READING TEXT >>

As the evening wore on Antonio Conte resembled an increasingly disappointed teacher, apparently saddened by his class’s failure to absorb the basic lessons he had so painstakingly drilled into them.
The Tottenham manager did not look entirely surprised when his worst fears were realised and, deep in extra time, 19-year-old Josh Coburn stepped off Middlesbrough’s bench and scored a fine, richly deserved winner for Chris Wilder’s impressive side.
Admittedly Spurs – and Harry Kane in particular – were far from their best, considerable credit must go to a meticulously organised Middlesbrough and, in particular, Jonny Howson, who shone in a defensive midfield role. Although Kane had a second half goal disallowed for offside, Championship Boro – who beat Manchester United on penalties at Old Trafford in the fourth round – finished the stronger side, suggesting they would not be out of their depth in the Premier League.
Wilder jokes that Conte likes to copy his tactical blueprint, and, true to form, two managers who enjoy a decent rapport configured their teams in three at the back, wing-back propelled, formations.

DATA EXCERPT >>
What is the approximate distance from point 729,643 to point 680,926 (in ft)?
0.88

WHAT TO WORK ON >>
A: Translate this sentence from the match report on Tottenham and Middlesbrough into French: "As the evening wore on Antonio Conte resembled an increasingly disappointed teacher, apparently saddened by his class’s failure to absorb the basic lessons he had so painstakingly drilled into them."
B: Write the next paragraph of the match report on Tottenham and Middlesbrough, picking up after its final sentence.

EXERCISE RESULTS >>
A: À mesure que la soirée avançait, Antonio Conte ressemblait à un professeur de plus en plus déçu, apparemment attristé par l'incapacité de sa classe à assimiler les leçons élémentaires qu'il lui avait inculquées avec tant de soin.

B:
Wilder, though, had taken the precaution of deploying Howson in a deep lying midfield role and Howson initially enjoyed a degree of success in helping his defence thwart Kane and company.
Conte’s craving for silverware dictated Kane was never going to be rested on a night when Tottenham’s manager made no alterations to the team which had started the 4-0 win at Leeds last Saturday.
Wilder’s overriding priority is promotion but he regards the twin pursuit of a play-off place and the FA Cup as far from incompatible and duly started a strong side in front of more than 30,000 at the Riverside.
Boro fans had their hearts in their mouths as Conte’s wing-backs, Matt Doherty and Ryan Sessegnon, combined in a fluent attacking move which concluded with Sessegnon creating a chance which Kane would surely have polished off but for Dael Fry’s last-ditch interception.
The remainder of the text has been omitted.